Forging an image of the 3D-printing future
Once confined to the realm of science fiction, 3D printers have become part of the mainstream. These machines fabricate physical objects by melting and layering plastic through a nozzle. Users can create or download professionally designed plans and produce custom objects ranging from tree ornaments to prosthetic limbs.
No one understands the process better than U of T’s Matt Ratto. This associate professor at the iSchool and director of the Semaphore Research Cluster researches the intersection of digital technologies and the physical world.
U of T News talked to Ratto about how 3D printing will evolve, especially when combined with other contemporary technologies.
Is there one use for 3D printing that will revolutionize the world?
A lot of claims have been made about what will be the “killer app” of 3D printing, from just-in-time production of Tupperware lids to the printing of food. The first idea misses the energy costs of 3D printing. It’s a terrible replacement for mass producing forms that can easily and cheaply made through injection molding.
The second idea seems to imply that most people like processed foods. 3D printing a food basically means grinding up the base form into a slurry and then printing it into a new shape or arrangement. We actually have a lot of foods like this in the marketplace. The Pringle is probably the best example. I think that the revolutionary qualities of 3D printing have to do with the ability to produce novel things: smart objects, unique biological forms, hybrid materials and topologies that could not be made before.
3D printers have evolved from large, expensive machines to smaller, cheaper units for home use. Where do you think the technology is heading?

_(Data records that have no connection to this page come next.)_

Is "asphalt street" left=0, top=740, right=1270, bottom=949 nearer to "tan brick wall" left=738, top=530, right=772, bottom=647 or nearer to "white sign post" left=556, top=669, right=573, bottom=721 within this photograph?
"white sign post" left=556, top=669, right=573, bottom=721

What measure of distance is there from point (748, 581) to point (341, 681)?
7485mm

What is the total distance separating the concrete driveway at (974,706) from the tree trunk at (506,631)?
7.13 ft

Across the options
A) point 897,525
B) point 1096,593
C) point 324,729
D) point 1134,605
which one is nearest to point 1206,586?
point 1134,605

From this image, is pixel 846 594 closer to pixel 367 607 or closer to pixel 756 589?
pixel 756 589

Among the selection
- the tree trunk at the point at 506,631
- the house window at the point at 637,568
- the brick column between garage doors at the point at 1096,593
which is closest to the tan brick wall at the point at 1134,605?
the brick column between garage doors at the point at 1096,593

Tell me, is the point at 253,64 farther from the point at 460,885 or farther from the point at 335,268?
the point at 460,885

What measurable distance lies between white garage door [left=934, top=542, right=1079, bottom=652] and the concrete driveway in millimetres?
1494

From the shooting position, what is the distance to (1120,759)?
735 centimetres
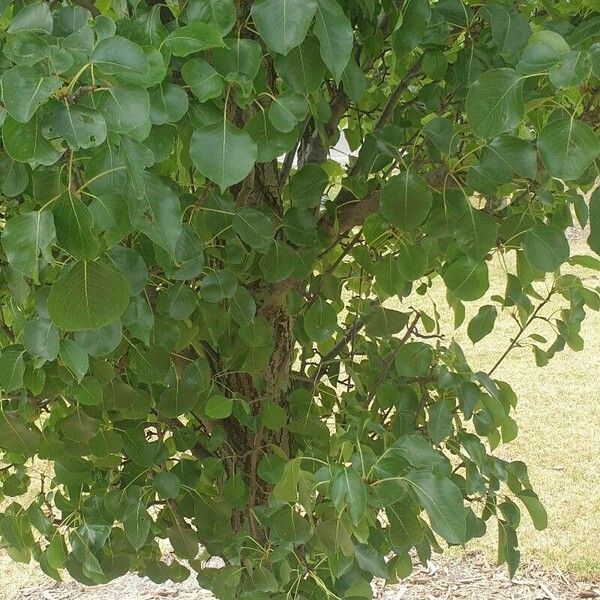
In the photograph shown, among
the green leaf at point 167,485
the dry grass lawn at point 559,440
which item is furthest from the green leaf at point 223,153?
the dry grass lawn at point 559,440

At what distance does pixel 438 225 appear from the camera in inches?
40.8

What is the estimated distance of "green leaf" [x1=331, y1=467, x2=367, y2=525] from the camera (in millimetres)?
885

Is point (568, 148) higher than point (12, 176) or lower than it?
higher

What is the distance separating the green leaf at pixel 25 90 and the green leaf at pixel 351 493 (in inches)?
19.5

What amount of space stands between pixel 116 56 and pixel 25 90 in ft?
0.19

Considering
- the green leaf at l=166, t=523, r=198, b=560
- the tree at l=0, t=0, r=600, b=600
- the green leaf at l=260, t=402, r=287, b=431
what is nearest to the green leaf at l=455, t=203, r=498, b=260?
the tree at l=0, t=0, r=600, b=600

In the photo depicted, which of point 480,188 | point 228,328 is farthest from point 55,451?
point 480,188

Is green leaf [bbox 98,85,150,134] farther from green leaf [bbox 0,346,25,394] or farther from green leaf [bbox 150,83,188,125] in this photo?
green leaf [bbox 0,346,25,394]

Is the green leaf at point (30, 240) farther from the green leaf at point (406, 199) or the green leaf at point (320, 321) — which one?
the green leaf at point (320, 321)

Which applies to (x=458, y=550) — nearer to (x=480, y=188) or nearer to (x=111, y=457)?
(x=111, y=457)

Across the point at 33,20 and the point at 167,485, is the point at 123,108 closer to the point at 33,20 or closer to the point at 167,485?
the point at 33,20

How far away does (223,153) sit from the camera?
0.72 m

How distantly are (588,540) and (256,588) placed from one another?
7.02 ft

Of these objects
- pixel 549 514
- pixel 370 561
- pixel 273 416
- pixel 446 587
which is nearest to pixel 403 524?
pixel 370 561
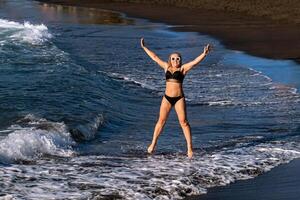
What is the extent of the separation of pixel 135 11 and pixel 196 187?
35.9 metres

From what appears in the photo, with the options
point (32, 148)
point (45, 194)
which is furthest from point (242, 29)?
point (45, 194)

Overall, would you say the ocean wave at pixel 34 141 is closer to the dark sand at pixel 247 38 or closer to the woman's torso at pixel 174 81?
the woman's torso at pixel 174 81

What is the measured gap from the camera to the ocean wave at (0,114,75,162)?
877 cm

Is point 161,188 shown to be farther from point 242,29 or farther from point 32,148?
point 242,29

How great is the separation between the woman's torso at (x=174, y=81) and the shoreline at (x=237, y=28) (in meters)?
11.1

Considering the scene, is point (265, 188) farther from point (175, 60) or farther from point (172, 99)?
point (175, 60)

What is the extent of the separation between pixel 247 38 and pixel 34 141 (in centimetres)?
1795

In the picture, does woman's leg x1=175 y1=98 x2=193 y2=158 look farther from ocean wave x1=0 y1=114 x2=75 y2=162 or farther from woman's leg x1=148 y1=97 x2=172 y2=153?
ocean wave x1=0 y1=114 x2=75 y2=162

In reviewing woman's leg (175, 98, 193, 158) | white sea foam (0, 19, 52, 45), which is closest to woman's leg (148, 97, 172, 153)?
woman's leg (175, 98, 193, 158)

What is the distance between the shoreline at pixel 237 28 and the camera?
22.7 metres

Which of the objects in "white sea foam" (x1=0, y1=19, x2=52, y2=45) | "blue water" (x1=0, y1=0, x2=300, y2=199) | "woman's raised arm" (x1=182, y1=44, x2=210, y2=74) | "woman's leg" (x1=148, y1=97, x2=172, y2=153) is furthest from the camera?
"white sea foam" (x1=0, y1=19, x2=52, y2=45)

I think 3D printing is moving away from general-purpose hardware and software towards more specific functions and uses. Such a move allows a better fit between user, use context and the design of the 3D tools and technologies. For instance, we are now seeing bioprinters that make use of the same general printer technology as plastic-based hobbyist printers. But they add heated environmental areas for the printing material (cells) and purified compressed air drivers that maintain a sterile printing area, functions specific to the printing of complex biological forms. There are even inexpensive versions of these printers, such as the Biobot, which is a 3D printer for living cells.
Which industries will be most affected as 3D printers become more pervasive?
Medical industries and specifically patient care are really set to be disrupted by 3D printing. Bioprinting of complex cellular assemblies is probably the furthest out, but this will really change how patients are treated. Closer to the market are custom medicines – pills that contain the specific active ingredients for an individual, rather than mass-produced units made for a general profile. And the 3D printing of custom braces, prosthetics and orthotics is right around the corner. We have a research project and non-profit spin-off called Nia Technologies that is already doing this in developing countries.
Productive disruption in this space will occur through socio-technical innovations that bridge humanities, scientific and engineering knowledge.
(Below: Ratto with Timo Gmeiner, U of T mechanical engineering student/ photo by ginger coons/Critical Making lab, creative commons Attribution-Noncommercial)
The Internet of Things is touted as the next big thing. What will be its impact on Canadians?
IoT has been on the agenda for some time. Like “big data,” it will likely have its biggest impact once it has sunk in to business practice. We already have a number of examples of successful IoT innovations. ZipCar is probably the most obvious example. The best way to think about this is to look at specific industries and see how new forms of data analytics can help or hinder social life.
Can you foresee a combination of 3D printing and the IoT ?
We can now 3D-print objects that contain simple electronic circuits. As part of our research we’ve been working on the production of prosthetic braces and sockets that contain intrinsic pressure sensing circuits. The prosthetic device will then stream real-time information about the fit and comfort of the device directly to a mobile device, giving the patient or caregiver granular data over time about how the device is working. The ability to 3D-print “smart objects” is a really fascinating area of novel research.
Is Canada in a position to take advantage of either technology and become a world leader?
Toronto is really well placed. We have great educational resources with the variety of universities, including U of T, Ryerson and OCAD University. There is a terrific digital-media small-and-medium-sized enterprise infrastructure with great skills and abilities. Of course, Toronto is a crossroads of the world, and innovation benefits greatly from the intellectual churn that attends diversity.
I do think we need to go our own way, to avoid the worst excesses of Silicon Valley, and to create innovation processes and environments that focus on real-world problems and not just economic gain and “convenience culture.” There is a kind of hubris in the innovation discourse that says “$5 billion of investment/profit in five years” or it doesn’t matter. I think such a focus distracts us from what we really should be doing, which is getting people together to ideate, to think creatively, and to engage with both social and technical systems in ways that provide real benefits.